Yesterday I tried the obvious cost-saving move: run Ollama on the Mac mini and see how far local models could take OpenClaw.
The idea was simple. Frontier models are getting too expensive to use as the default engine for an assistant that reads files, browses, writes, routes tasks, and stays active for long stretches. So the question was whether local inference could carry more of the load.
Today I pushed the same experiment a bit further on a slightly more powerful Mac. Same goal, same question: can we get something cheap enough to run every day without the quality dropping off a cliff?
The answer, at least for now, is: not quite.
Local models are real. They are useful. They can absolutely handle part of the workload. But once the assistant stops being a toy and starts doing real work, the bar moves fast. Long context, tools, reliability, writing quality, coding quality, and session stability all matter at once.

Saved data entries

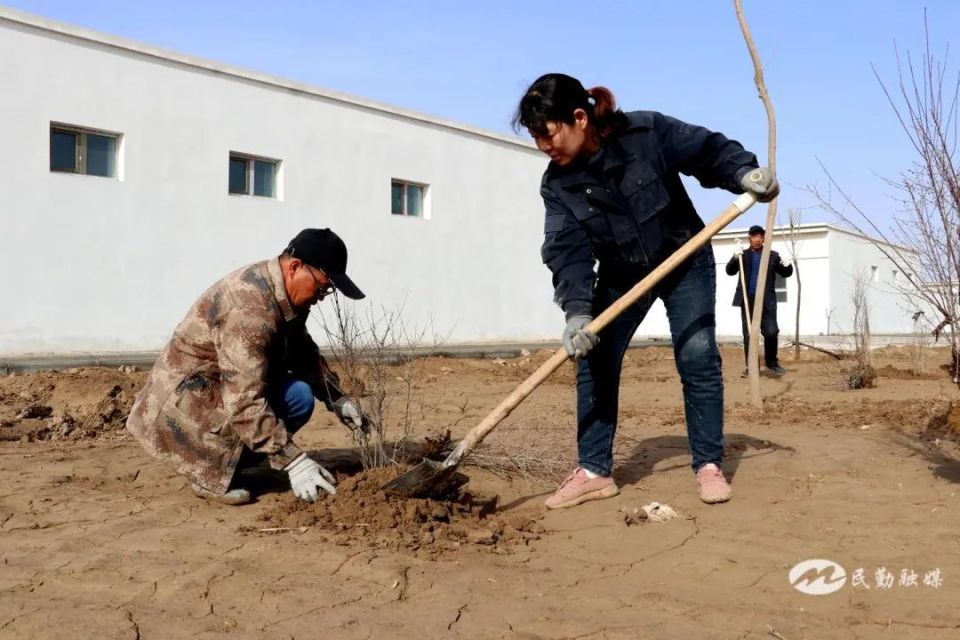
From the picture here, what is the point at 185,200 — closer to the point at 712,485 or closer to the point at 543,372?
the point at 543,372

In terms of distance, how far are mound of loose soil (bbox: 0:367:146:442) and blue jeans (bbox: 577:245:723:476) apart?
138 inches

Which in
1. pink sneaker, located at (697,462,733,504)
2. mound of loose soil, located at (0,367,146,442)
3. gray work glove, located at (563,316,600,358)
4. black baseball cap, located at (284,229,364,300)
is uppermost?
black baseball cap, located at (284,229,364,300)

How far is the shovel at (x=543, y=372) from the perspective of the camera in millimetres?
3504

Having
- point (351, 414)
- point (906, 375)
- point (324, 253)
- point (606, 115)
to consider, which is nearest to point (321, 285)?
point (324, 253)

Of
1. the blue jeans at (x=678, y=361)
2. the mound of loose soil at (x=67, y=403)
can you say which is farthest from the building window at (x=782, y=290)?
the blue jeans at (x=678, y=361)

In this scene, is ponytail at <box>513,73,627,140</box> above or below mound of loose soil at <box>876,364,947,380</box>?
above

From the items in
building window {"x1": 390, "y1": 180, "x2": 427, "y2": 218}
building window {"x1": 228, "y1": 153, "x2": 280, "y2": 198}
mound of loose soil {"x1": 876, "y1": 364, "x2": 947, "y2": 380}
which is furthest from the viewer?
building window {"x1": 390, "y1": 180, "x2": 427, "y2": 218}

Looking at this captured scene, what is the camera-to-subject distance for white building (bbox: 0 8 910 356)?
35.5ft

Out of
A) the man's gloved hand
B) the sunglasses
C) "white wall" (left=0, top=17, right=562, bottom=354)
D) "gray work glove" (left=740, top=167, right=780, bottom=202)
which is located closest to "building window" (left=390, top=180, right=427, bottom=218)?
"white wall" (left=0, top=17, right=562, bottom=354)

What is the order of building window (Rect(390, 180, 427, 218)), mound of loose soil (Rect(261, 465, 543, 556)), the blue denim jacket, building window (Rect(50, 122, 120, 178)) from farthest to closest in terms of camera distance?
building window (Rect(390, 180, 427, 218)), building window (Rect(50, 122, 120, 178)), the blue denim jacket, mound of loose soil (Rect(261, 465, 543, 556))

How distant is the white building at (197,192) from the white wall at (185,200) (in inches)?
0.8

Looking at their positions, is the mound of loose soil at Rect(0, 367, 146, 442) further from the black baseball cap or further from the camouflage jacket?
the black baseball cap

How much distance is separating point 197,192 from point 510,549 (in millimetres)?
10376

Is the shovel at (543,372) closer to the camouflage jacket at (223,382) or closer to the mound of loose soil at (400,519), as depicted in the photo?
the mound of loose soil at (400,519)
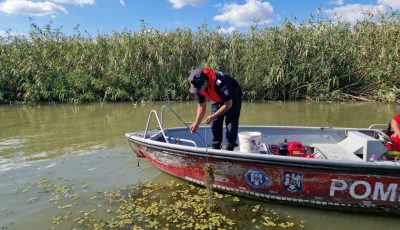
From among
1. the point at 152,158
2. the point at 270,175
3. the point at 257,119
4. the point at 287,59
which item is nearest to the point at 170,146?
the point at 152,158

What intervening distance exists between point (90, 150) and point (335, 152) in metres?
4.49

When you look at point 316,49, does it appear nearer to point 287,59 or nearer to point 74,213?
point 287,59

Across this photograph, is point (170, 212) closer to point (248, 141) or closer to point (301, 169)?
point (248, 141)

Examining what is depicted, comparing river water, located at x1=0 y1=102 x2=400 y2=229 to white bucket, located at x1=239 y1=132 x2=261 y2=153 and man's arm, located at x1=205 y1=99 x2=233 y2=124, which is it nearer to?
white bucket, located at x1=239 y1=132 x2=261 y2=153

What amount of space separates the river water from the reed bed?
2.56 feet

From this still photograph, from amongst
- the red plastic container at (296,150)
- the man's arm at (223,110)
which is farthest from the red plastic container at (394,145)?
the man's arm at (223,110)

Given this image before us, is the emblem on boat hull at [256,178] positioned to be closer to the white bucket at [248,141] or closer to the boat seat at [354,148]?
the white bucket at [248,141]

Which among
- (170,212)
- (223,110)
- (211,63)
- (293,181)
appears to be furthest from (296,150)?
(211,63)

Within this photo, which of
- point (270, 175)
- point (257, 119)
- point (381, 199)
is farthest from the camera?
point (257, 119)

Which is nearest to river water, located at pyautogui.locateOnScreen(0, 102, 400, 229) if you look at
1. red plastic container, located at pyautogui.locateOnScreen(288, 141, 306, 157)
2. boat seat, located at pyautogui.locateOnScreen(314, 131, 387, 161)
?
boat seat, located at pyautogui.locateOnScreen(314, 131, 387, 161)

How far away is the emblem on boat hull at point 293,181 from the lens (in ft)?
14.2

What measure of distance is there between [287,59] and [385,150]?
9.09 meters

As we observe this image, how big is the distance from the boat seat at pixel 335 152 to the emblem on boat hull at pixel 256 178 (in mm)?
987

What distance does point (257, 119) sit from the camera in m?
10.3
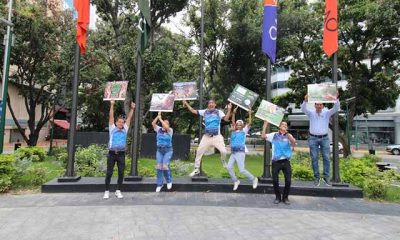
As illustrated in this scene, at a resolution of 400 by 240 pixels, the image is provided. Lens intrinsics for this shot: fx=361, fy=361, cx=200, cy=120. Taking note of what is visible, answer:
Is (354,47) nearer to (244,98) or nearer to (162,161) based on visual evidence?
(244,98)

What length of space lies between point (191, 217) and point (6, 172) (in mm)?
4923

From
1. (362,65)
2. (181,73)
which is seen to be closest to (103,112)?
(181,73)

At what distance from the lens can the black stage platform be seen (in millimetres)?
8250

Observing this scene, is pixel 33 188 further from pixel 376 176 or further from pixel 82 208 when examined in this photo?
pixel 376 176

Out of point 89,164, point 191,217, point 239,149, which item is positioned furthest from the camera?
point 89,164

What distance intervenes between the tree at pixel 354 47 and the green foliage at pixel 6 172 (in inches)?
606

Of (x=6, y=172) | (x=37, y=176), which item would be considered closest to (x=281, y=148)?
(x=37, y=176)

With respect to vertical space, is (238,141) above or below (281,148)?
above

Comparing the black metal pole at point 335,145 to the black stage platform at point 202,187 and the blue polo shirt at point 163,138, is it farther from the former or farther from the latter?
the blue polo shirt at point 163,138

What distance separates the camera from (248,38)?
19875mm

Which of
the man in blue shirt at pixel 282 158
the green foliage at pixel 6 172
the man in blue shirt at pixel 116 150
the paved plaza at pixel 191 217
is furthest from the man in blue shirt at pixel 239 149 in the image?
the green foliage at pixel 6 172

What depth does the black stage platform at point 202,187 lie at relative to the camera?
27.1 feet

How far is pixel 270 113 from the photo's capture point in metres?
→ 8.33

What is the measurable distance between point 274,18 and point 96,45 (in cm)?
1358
* * *
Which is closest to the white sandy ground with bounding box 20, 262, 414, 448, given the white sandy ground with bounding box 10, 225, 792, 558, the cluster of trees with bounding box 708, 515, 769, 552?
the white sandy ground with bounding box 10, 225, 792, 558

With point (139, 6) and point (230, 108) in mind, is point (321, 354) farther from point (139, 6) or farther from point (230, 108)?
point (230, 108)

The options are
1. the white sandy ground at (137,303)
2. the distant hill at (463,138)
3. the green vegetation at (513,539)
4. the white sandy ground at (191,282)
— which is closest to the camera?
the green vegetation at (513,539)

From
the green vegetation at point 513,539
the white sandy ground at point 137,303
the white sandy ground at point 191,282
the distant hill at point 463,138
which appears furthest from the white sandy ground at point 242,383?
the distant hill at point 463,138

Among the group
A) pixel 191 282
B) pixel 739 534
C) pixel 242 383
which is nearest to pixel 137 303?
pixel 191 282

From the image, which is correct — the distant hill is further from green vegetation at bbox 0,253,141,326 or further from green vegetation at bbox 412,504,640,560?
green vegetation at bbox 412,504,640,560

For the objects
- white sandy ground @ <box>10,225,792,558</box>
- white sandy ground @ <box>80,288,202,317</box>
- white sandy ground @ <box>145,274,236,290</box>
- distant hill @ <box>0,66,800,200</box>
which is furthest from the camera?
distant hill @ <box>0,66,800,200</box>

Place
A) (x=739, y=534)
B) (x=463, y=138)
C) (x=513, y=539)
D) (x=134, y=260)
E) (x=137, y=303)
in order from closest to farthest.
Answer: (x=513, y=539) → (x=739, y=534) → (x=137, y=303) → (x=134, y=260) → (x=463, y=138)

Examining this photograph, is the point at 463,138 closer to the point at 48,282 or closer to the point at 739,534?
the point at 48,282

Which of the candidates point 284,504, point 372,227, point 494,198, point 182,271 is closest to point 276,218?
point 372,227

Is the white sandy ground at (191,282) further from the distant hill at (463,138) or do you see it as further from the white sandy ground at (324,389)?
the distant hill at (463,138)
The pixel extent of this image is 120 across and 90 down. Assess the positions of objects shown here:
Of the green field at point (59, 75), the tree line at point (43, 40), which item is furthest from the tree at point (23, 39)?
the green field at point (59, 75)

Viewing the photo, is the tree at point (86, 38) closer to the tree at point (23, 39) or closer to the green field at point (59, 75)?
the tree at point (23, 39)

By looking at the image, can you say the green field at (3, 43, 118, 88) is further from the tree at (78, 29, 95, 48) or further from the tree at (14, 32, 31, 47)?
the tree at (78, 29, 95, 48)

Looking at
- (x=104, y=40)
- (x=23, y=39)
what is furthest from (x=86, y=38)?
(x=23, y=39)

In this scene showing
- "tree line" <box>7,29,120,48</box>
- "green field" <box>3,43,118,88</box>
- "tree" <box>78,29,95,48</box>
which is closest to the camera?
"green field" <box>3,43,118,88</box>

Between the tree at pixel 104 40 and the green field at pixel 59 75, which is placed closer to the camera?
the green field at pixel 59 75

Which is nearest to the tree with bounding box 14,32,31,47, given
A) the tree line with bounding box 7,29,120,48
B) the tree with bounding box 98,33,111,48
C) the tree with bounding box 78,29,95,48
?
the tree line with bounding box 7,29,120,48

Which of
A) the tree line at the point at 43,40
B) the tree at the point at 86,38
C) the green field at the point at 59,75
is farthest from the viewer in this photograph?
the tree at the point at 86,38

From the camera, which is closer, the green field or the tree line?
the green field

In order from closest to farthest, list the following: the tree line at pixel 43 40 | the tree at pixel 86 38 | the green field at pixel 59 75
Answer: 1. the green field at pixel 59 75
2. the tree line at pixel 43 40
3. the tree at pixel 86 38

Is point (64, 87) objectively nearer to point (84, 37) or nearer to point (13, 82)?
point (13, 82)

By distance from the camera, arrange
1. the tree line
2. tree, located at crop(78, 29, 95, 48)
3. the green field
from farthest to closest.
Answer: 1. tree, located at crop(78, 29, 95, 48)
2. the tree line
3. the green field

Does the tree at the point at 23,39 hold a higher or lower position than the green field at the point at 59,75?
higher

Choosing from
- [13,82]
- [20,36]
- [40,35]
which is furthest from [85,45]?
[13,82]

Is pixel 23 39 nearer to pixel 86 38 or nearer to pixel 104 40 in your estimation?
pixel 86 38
* * *
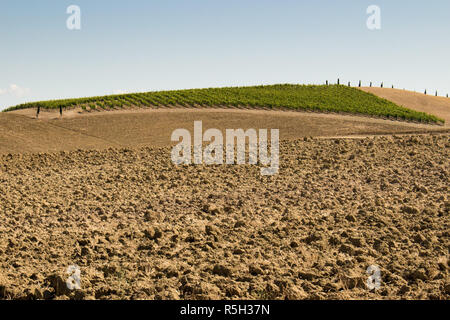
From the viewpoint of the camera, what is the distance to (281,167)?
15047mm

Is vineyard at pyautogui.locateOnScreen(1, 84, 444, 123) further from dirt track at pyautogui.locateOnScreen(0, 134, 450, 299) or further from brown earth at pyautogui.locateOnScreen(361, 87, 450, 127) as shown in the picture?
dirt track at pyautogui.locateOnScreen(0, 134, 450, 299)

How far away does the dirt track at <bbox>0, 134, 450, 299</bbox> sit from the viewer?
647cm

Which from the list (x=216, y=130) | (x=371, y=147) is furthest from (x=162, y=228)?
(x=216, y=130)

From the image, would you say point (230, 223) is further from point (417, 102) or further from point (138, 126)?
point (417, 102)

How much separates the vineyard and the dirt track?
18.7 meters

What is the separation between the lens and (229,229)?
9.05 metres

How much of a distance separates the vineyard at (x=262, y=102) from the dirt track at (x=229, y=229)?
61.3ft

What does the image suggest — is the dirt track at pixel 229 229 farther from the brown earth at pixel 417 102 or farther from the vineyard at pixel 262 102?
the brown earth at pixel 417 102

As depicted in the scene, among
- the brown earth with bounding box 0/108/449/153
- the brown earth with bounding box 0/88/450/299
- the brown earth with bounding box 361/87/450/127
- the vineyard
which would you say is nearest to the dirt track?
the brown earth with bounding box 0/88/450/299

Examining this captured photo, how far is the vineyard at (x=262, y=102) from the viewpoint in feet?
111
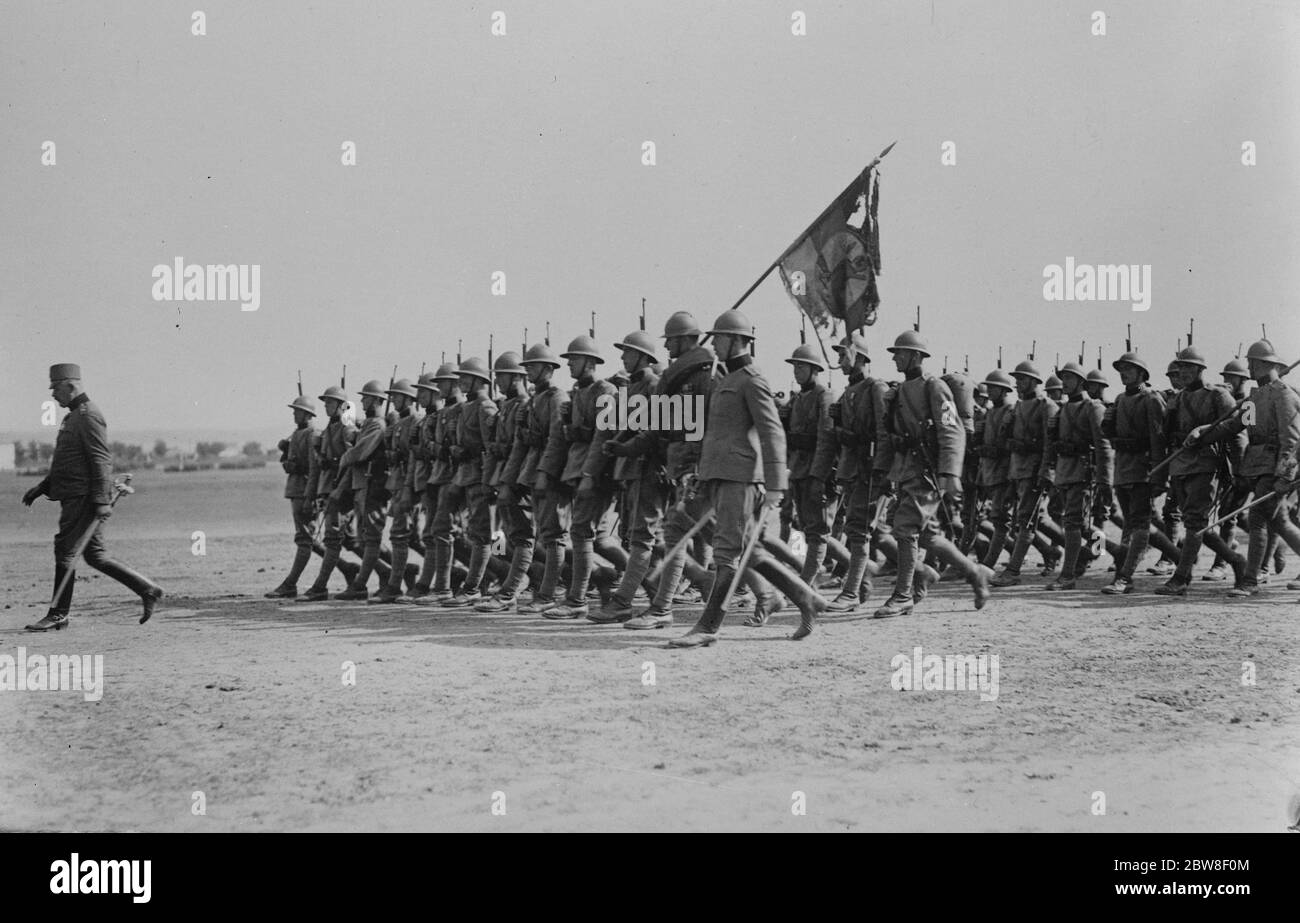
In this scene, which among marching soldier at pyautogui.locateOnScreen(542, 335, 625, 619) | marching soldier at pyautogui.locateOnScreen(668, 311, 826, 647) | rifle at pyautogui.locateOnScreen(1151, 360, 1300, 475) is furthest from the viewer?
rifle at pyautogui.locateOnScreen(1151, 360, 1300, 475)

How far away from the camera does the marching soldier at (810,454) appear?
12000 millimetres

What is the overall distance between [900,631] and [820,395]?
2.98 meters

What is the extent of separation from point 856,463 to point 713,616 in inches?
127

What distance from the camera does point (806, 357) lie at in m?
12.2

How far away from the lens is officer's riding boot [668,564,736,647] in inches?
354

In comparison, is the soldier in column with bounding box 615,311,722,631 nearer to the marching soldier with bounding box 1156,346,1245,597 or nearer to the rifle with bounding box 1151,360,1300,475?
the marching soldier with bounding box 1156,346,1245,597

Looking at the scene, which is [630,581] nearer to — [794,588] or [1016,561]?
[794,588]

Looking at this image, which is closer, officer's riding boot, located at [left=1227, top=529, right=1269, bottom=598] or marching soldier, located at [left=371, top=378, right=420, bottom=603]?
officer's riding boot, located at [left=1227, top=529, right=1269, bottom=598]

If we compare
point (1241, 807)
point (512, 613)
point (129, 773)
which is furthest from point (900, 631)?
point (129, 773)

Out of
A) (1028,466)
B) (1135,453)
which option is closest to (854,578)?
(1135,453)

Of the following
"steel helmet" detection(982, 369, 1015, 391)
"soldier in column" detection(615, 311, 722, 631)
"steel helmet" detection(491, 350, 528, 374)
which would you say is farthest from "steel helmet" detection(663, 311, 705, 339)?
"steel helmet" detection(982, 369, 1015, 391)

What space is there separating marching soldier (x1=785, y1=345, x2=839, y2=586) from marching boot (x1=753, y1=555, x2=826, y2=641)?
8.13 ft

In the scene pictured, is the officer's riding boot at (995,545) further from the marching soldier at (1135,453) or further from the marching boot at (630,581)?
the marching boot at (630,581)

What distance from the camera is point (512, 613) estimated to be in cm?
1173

- [Parts of the exercise]
1 > Answer these about the post on local models, please:
(a) On what machine was Ollama run yesterday?
(b) What machine was used for today's experiment?
(c) What does the post list as mattering all at once when the assistant does real work?
2 > Write the next part of the post on running local models for OpenClaw, starting after its last sentence.

- [Responses by task]
1 >
(a) The Mac mini.
(b) A slightly more powerful Mac.
(c) Long context, tools, reliability, writing quality, coding quality, and session stability.

2 >
At the same time, Anthropic finally did the thing everyone knew was coming: Claude subscriptions no longer cover OpenClaw and other third-party harnesses. That was inevitable. A subscription is a flat monthly product for human usage. An autonomous agent is infrastructure. Those are not the same economics.
So after trying the Mac mini yesterday and a stronger Mac today, we ended up in the most pragmatic place: Ollama Cloud.
Not because it is the purest option. Because it works.
Right now, that looks like the right compromise: use a cheaper cloud model through Ollama for the bulk of the work, and stop pretending that a consumer subscription can power a serious agent system forever.
That seems to be the real lesson here.
The subscription was never infrastructure.